How important are vancomycin levels? Not very.... at least as a marker of efficacy. True, higher levels probably are associated with increased nephrotoxicity (above 15 mcg/mL) - Antimicrob Agents Chemother. 2013 ;57:734-44
But the notion that troughs of 15-20 mcg/mL are the holy grail of therapeutic drug monitoring targets is simply not supported by data.
What we know: vancomycin AUC/MIC in the mid 300 to 400s (let's just say > 400) or so range is likely the best PK/PD parameter that predicts therapeutic success (pic 1).
Much of these data come from the early 2000's when typical vancomycin MICs were less than 1 (Clin Infect Dis. 2007;15;44:1536-42 - pic 2).
It turns out that when the MIC is 1 (generally most common these days), the probability of achieving an AUC/MIC of 400 is pretty much equally poor whether the trough is 10-15 or 15-20 (pic 3) but if it is 0.5 or less, the PTA (probability of target attainment is essentially 100% regardless of trough.

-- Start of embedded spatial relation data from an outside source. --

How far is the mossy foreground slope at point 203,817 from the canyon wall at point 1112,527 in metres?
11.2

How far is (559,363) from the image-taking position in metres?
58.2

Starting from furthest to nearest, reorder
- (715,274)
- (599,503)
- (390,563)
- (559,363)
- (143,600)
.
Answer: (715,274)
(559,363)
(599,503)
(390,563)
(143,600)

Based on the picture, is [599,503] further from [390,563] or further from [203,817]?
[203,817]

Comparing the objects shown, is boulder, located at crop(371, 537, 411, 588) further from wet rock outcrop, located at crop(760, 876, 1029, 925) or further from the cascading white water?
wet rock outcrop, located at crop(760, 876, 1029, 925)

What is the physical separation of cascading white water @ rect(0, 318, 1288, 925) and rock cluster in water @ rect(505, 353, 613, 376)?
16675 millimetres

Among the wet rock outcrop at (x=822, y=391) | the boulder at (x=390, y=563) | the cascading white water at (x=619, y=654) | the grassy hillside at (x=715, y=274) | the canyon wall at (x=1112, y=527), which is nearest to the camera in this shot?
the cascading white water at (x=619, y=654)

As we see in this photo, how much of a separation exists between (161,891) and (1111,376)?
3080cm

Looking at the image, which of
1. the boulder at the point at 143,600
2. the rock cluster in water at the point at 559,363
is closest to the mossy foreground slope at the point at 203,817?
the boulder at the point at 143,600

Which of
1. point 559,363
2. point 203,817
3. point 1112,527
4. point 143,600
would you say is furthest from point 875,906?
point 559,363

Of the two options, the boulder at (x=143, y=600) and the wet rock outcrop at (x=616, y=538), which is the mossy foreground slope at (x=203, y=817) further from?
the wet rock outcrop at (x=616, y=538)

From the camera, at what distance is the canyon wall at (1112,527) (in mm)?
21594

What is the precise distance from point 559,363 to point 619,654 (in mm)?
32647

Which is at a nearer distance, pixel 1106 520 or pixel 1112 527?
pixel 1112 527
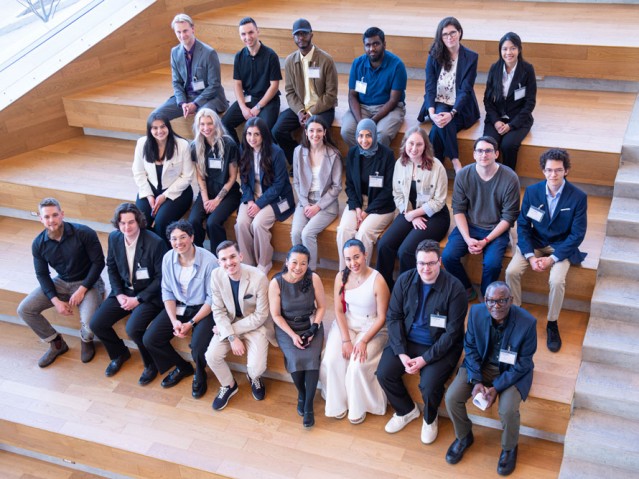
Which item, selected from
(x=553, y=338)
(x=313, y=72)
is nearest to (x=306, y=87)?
(x=313, y=72)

the problem with using troughs to predict efficacy is assuming that they're a good surrogate for AUC (which is kind of reason we use troughs since AUC is more difficult to measure). In reality they are not (pic 4).

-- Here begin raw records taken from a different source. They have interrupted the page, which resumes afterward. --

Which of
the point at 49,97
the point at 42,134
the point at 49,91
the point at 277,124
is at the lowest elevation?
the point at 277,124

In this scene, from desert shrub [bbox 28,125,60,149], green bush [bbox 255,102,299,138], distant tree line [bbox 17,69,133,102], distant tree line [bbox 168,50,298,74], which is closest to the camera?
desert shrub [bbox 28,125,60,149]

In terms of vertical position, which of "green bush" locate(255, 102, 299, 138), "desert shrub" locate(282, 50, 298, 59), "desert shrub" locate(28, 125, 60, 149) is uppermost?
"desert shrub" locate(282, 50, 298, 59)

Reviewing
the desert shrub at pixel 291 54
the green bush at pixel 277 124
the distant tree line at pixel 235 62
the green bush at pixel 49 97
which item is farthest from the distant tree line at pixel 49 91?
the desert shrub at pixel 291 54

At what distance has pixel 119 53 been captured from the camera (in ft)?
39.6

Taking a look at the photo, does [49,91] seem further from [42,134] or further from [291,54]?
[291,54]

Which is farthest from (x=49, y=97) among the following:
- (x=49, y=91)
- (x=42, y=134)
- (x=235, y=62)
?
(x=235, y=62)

How about some clinical data? Pic 5 (Clin Infect Dis. 2012 Mar 1;54:621-9.) is results from the 2012 vancomycin vs linezolid nosocomial PNA trial: ignore the superiority of linezolid for clinical success and note that the success rate for vancomycin based on day 3 troughs (0-7.9: 48%, 8-12.3: 46%, 12.4-17.4: 45.5%, > 17.4: 45.5%), shocking? Shouldn't be considering the vast majority of MICs was 1 mcg/mL.
What about post-hoc data from the ATTAIN trial with telavancin vs vancomycin? (pic 6), no difference in cure rate regardless of troughs but more nephrotoxicity with higher troughs.
Take home point? patient receiving vancomycin for "severe" MRSA PNA and improving, trough comes back at 13 mcg/mL, why increase the dose?